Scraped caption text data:
== Segment start ==

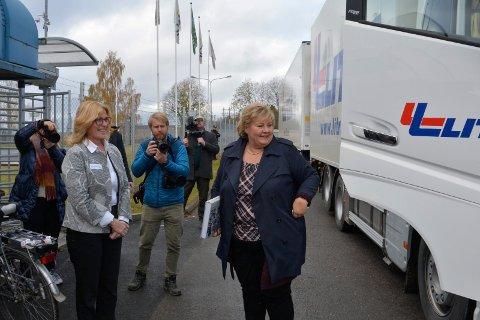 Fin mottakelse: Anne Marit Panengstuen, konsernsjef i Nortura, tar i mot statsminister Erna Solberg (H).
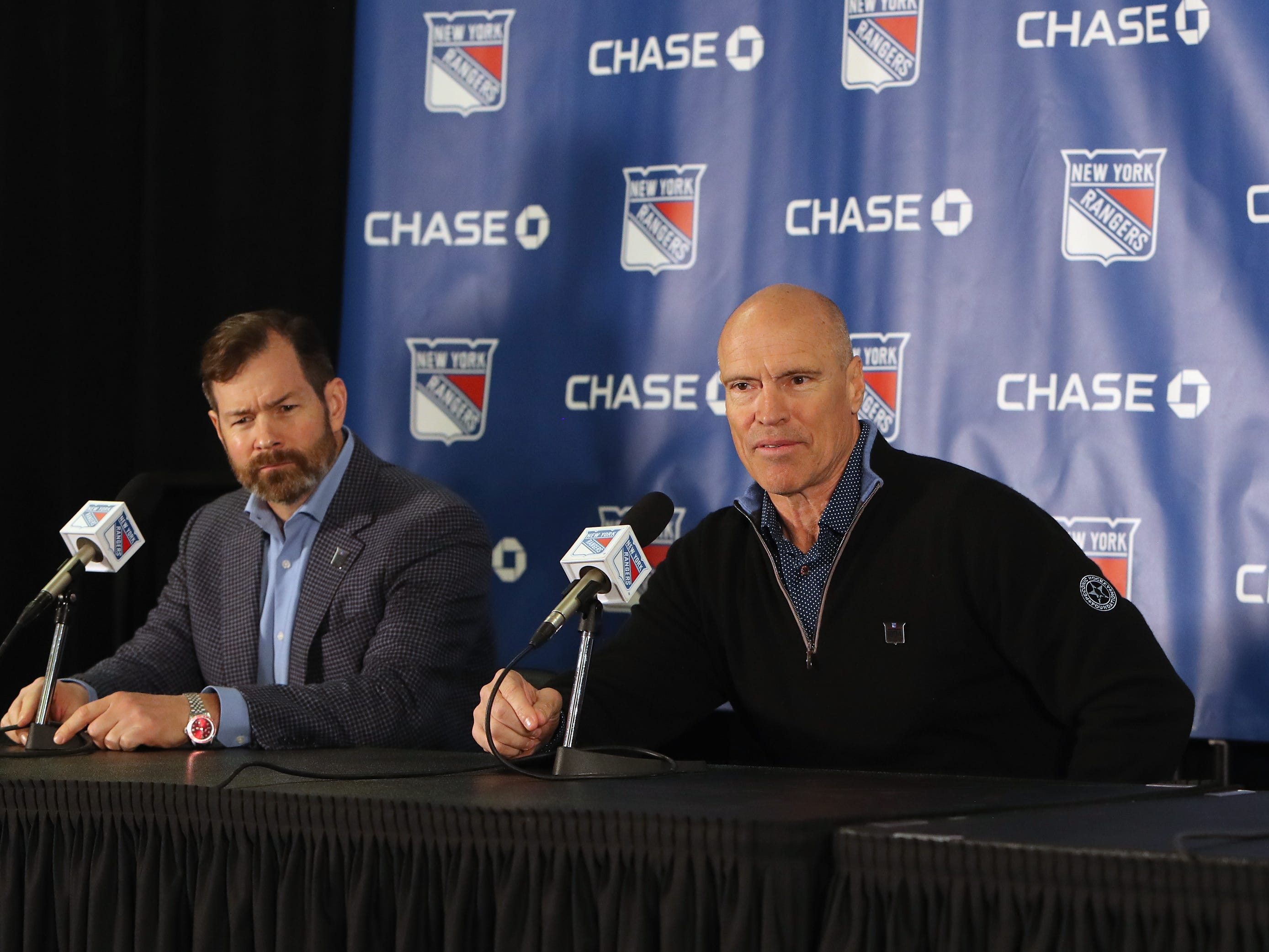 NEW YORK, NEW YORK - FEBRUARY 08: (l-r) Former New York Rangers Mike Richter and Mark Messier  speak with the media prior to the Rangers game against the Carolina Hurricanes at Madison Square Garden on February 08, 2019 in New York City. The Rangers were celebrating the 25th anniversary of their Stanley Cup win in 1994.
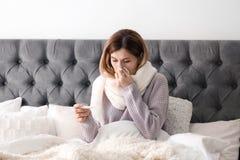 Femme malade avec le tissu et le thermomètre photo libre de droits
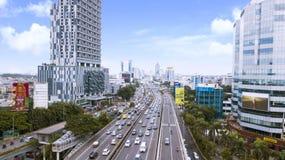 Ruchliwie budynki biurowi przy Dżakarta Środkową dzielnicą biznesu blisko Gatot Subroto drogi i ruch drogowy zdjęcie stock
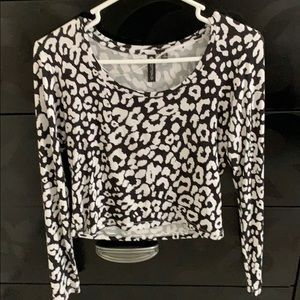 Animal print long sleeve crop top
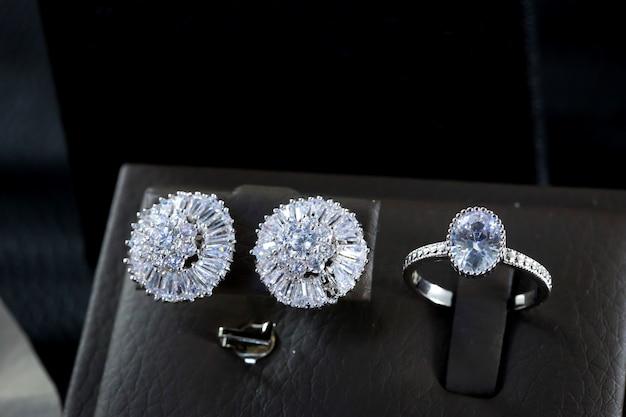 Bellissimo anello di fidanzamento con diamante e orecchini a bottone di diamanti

== Segment end ==

### [What needs to be done]
All records above should be duplicated exactly, with the pictures omitted.

### [Output for this task]
 Fin mottakelse: Anne Marit Panengstuen, konsernsjef i Nortura, tar i mot statsminister Erna Solberg (H).
 NEW YORK, NEW YORK - FEBRUARY 08: (l-r) Former New York Rangers Mike Richter and Mark Messier  speak with the media prior to the Rangers game against the Carolina Hurricanes at Madison Square Garden on February 08, 2019 in New York City. The Rangers were celebrating the 25th anniversary of their Stanley Cup win in 1994.
 Femme malade avec le tissu et le thermomètre photo libre de droits
 Ruchliwie budynki biurowi przy Dżakarta Środkową dzielnicą biznesu blisko Gatot Subroto drogi i ruch drogowy zdjęcie stock
 Animal print long sleeve crop top
 Bellissimo anello di fidanzamento con diamante e orecchini a bottone di diamanti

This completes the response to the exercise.